東京メトロ丸の内線の東京駅に設置されたデジタルサイネージ。2009年10 月から広告配信を開始する

 山手線の例は、通勤途中の「手持ち無沙汰のちょっとした時間」にコンテンツを配信するモデル。24時間の隙間をたくみに見つけた点が成功に結びついた。東京メトロが丸の内線で10月から始めるデジタルサイネージも、同じ発想のものだ。駅のホームの向こう側の壁にある看板をデジタルサイネージに変え、電車が来るまでの短い間にもコンテンツを見てもらおうという計画だ。

 少し変わった例として、羽田空港の女性用トイレがある。2008年12月から羽田空港の2つのターミナルビルにある女性用トイレ65カ所、合計355の「個室」に7インチのデジタルサイネージを設置。平均滞在時間が約2分であることを考慮し、15秒のCM7本と空港情報1本を1つのコンテンツとしてパッケージ化して流している。

 また、病院の待ち時間は平均約40分と言われる(メディアコンテンツファクトリー調べ)。待ち時間のつぶし方は、ロビーなどに設置されたテレビの視聴が7割強を占める。病院がデジタルサイネージを導入し、待ち時間の目安、患者の呼び出し、診療時間の変更のお知らせ、健康情報などを流せば、その効果も高い。

 デジタルサイネージは “out of home media” とも呼ばれる。出先での簡易な情報入手のための手段だ。ポスターなどの紙媒体との違いは、コンテンツを自在に表示できる点にある。

 動画が表示できる点も大きな特徴だ。最近では100インチを超える大型サイネージ、複数の画面を連動させたサイネージ、専用メガネなしに3D映像を表示できるサイネージなど、多様化も進んでいる。しかし、通行している人があえて立ち止まって「見る」というメディアではない。ちょっとした隙間の時間を使うという発想が必要だ。

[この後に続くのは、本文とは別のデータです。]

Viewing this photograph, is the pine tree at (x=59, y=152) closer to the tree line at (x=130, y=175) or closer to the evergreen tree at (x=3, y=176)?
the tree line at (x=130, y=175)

 ロンドンの地下鉄にも面白い例がある。地下鉄のエスカレーターに沿って、壁に三十数枚の液晶パネルがはめ込まれている。エスカレーターに乗っている人に対して、連続するパネルに映し出される映像をコマ送りのアニメーションのように見せることもできる。ロンドン地下鉄は毎日3000万人以上の利用者がいる。この膨大な数の通行客に対して、将来的には3万1000カ所のポスター表示箇所をすべてデジタルサイネージに変えていく計画だ。

デジタルサイネージ振興で通信・放送関連法の改正も

 2008年のデジタルサイネージの市場規模は約650億円(富士キメラ総研調べ。見込み額)。しかし、6年後の2015年には約1兆円の市場規模になるとの予測(サイボウズ・メディアテクノロジー)もある。市場拡大のカギを握るのがコストだ。